## Start SUPPLIED TEXT

Located seven miles south of Rochdale, Middleton has the appearance of a "typical" Lancashire industrial town, but Middleton is far from typical. The town has an ancient past and remnants of it remain into the 21st century.

The history of Middleton is closely associated with the lives of four of its residents.

The early years are associated with Thomas Langley, who was Prince Bishop of Durham from 1406 until 1437 and three times Lord Chancellor of England. Evidence of Langley's influence in Middleton can be seen in the Parish Church, St. Leonard's. In 1412 Langley rebuilt what was a Norman Church and consecrated it. The church has a wooden tower, one of only three in the country. The exact reason for the wooden tower is unclear. It was suggested that there was concern that the ground was too soft to support a stone structure, but that seems unlikely. It may be as simple as the fact that it was less expensive to build.It also has a stained glass window depicting Middleton Archers who fought at the Battle of Flodden Field, as such is it regarded as the oldest war memorial in existence.

Langley was also responsible for founding the Middleton Grammar School. He added a chantry to the church with the intention of it being used for the education of local children. In 1572 Queen Elizabeth I granted letters of patent to the school, and a new school building was completed by 1586.

## End SUPPLIED TEXT
## Start EXTRACTED RECORDS

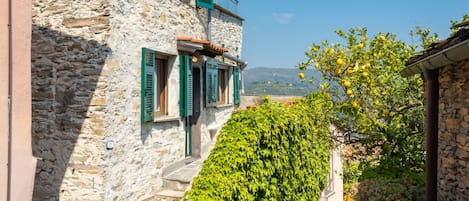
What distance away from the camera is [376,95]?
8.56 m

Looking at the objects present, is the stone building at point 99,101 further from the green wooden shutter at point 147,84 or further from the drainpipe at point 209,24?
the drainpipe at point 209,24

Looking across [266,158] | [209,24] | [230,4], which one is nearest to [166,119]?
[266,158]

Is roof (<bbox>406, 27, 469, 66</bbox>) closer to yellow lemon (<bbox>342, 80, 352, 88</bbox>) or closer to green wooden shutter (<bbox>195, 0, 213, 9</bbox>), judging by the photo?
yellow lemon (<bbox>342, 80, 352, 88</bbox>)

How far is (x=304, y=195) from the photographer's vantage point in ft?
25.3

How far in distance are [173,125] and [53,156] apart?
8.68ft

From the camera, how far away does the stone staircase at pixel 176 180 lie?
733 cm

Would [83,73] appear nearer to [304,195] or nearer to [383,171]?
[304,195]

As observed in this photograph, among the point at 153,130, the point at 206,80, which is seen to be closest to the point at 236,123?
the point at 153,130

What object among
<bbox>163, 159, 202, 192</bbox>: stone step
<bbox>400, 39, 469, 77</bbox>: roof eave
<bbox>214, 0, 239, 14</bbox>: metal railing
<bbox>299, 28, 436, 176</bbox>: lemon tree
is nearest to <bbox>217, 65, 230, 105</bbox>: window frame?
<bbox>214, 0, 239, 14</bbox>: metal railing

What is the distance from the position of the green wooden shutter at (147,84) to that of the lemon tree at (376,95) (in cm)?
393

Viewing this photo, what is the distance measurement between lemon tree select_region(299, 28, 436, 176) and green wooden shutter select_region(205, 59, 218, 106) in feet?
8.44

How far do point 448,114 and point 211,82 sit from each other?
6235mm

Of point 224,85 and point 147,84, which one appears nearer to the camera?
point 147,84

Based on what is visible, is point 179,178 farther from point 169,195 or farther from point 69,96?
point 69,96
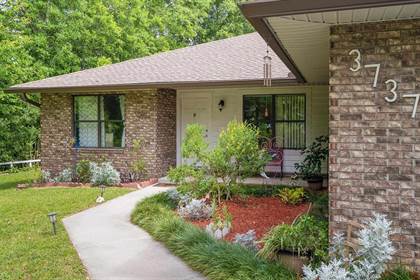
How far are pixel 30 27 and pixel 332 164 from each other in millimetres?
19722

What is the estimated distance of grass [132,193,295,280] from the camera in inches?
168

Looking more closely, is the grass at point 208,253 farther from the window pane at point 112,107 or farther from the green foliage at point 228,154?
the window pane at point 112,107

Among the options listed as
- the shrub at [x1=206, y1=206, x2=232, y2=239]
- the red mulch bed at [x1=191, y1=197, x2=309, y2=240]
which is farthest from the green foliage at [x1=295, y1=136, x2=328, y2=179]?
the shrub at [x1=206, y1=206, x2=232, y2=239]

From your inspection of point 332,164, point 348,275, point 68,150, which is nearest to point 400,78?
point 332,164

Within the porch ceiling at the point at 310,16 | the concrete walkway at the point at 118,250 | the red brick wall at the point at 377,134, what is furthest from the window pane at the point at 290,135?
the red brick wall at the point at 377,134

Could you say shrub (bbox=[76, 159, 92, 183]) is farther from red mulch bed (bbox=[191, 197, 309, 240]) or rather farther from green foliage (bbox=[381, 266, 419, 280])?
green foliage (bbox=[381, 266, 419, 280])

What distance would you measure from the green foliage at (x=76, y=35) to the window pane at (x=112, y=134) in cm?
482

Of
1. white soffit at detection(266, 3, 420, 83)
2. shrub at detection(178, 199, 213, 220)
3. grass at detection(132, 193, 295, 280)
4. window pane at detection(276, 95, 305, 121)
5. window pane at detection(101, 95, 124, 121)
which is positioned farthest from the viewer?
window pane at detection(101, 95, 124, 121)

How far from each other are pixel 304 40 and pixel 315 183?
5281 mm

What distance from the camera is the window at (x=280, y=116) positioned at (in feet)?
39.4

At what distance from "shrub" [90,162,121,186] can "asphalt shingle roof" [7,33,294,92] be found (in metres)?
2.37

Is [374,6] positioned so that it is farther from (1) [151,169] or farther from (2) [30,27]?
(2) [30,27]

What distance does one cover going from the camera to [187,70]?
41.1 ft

## End EXTRACTED RECORDS
## Start EXTRACTED RECORDS

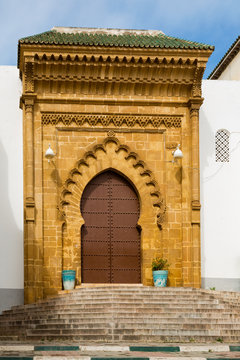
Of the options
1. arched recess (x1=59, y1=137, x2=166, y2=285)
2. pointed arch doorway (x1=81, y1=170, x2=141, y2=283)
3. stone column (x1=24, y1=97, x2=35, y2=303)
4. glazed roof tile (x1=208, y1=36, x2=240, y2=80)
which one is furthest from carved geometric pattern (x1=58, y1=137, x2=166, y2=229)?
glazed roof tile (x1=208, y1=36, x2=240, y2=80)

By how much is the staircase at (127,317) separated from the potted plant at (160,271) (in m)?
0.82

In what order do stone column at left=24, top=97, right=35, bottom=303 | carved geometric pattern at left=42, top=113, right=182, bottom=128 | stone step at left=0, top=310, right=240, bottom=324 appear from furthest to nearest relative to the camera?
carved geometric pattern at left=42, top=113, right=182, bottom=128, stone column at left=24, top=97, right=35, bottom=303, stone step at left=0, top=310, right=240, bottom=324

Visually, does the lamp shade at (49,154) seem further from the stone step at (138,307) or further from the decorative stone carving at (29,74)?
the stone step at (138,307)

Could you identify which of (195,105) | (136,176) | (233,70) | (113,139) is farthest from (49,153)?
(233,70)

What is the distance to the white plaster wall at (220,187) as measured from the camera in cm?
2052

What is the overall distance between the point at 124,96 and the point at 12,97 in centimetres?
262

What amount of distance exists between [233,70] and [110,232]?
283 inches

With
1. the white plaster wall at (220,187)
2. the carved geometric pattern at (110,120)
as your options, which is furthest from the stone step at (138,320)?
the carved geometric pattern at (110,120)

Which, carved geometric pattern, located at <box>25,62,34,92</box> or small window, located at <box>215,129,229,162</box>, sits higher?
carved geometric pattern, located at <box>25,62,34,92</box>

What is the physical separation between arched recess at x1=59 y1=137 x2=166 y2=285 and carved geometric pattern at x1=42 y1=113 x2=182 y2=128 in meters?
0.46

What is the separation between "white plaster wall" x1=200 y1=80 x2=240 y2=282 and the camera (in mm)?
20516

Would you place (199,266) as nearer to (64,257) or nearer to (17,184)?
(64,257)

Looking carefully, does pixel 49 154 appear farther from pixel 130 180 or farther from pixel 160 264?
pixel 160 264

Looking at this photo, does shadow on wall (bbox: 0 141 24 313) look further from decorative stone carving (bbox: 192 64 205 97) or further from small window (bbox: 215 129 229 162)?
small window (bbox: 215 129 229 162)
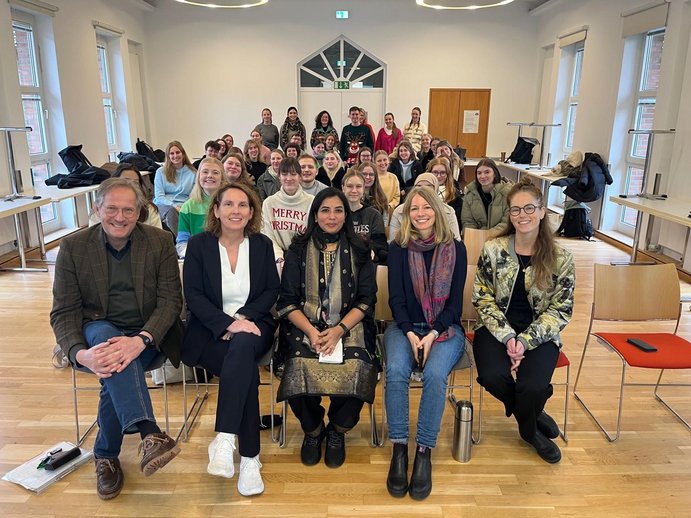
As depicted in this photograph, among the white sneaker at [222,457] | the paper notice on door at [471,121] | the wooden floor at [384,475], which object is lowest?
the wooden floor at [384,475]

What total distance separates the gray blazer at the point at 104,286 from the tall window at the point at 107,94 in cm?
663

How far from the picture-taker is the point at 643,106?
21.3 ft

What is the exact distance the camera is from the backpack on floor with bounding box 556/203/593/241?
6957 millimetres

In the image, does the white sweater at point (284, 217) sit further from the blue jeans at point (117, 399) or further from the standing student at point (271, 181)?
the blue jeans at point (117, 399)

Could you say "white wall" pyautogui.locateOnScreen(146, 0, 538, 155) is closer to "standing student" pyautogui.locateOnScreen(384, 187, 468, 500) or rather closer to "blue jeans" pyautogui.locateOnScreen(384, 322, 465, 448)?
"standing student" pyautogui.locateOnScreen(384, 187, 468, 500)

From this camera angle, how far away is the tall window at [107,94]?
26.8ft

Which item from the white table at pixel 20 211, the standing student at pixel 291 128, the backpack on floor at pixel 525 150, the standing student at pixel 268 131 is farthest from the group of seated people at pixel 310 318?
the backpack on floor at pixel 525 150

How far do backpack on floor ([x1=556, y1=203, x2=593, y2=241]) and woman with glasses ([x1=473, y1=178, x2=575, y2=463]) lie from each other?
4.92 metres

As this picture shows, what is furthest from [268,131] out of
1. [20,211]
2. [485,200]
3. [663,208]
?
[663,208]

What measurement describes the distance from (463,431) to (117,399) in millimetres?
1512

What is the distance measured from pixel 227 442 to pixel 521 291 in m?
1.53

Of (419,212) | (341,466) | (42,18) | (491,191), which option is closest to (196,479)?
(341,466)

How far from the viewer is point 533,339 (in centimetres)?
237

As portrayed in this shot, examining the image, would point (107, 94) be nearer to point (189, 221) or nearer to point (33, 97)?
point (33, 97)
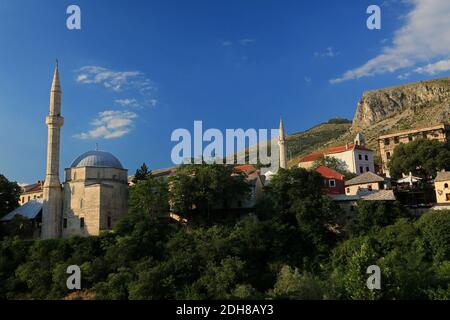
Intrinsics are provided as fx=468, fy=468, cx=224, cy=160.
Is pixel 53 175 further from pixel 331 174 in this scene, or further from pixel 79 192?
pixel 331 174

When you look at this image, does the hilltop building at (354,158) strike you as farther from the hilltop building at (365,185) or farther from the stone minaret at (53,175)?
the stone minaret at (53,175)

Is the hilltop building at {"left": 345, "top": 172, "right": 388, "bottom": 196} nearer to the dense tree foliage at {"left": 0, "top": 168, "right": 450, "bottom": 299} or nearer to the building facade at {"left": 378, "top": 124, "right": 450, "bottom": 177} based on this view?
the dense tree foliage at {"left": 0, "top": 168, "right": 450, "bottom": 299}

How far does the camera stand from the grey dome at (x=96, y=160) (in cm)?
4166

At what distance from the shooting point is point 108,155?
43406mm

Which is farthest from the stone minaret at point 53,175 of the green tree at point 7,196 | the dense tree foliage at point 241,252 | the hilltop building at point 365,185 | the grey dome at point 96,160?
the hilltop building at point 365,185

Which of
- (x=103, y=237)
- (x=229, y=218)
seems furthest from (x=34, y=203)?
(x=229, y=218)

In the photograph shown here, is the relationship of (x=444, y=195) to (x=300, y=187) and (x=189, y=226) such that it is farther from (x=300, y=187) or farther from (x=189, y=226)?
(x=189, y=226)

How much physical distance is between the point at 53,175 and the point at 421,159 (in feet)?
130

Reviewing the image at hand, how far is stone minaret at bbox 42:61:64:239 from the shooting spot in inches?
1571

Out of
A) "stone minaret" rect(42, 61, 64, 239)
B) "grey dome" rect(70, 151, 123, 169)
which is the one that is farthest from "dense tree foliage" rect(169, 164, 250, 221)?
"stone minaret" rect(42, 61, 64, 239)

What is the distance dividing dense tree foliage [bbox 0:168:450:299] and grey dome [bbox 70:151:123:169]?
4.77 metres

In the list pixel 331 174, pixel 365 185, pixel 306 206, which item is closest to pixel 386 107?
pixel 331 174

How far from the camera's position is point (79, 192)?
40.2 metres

## End EXTRACTED RECORDS
## Start EXTRACTED RECORDS

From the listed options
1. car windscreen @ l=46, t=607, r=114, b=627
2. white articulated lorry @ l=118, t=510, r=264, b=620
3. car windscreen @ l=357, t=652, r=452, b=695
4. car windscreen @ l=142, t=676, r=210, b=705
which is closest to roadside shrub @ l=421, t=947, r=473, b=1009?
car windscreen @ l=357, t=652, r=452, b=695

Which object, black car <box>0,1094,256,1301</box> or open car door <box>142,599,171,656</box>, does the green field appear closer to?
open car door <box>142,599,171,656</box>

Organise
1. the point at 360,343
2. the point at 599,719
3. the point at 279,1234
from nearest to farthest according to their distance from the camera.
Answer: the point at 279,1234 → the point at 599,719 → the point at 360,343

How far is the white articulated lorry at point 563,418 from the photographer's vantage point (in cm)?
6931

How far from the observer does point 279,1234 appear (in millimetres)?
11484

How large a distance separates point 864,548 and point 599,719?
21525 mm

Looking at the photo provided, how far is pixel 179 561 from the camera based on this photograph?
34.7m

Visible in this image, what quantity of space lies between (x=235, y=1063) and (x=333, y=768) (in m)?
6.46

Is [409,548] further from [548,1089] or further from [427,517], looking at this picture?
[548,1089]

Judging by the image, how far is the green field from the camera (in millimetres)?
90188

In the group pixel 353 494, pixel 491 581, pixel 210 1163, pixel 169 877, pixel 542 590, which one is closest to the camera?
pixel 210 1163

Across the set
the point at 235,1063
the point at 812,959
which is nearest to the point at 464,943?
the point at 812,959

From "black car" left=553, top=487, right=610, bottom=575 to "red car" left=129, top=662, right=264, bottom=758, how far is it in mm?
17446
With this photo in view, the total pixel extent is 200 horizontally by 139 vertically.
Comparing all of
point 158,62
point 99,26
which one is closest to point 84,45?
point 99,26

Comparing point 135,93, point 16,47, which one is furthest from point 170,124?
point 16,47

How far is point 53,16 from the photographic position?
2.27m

## End EXTRACTED RECORDS

• EXERCISE REQUIREMENTS:
**a.** Translate this sentence from the passage on Middleton into Spanish: "In 1412 Langley rebuilt what was a Norman Church and consecrated it."
**b.** According to the passage on Middleton, how many times was Thomas Langley Lord Chancellor of England?
**c.** Please write the next part of the passage on Middleton, starting after its final sentence.
The rows come from a separate source.

• RESULTS IN ORDER:
**a.** En 1412, Langley reconstruyó lo que era una iglesia normanda y la consagró.

**b.** Three times.

**c.**
Queen Elizabeth Grammar School ©

In 1438 Sir Ralph Assheton began the 327 year tenure over the Middleton estate by the Assheton family. The family, like all families, seems to have had its high and low points. Sir Ralph left a rather sinister impression of people and was known as the "Black Knight of Assheton". In fact, a 500 year old tradition in Ashton-under-Lyne of parading a straw figure through the town, known as "Riding the Black Lad", is connected with Sir Ralph. The ceremony commemorates the hatred borne by the residents who suffered his cruelty and oppression. On the other end of the scale Ralph's grandson led the famous Middleton bowmen at the Battle of Flodden in 1513 for which he received a knighthood. Assheton's archers were part of an English army that met the Scottish Stuart Army led by James IV of Scotland. The disastrous confrontation on the 9th of September 1513, on Brankstone Moor, resulted in the death of 10,000 Scots and James IV himself. After the battle Assheton dedicated his standard and armour to "St. Leonard of Middleton" and they were placed in the Parish Church. The Middleton estate stayed in the Assheton family until, in the absence of a male heir, a daughter of the family married Lord Suffield. and the Sufflields became the lords of Middleton manor.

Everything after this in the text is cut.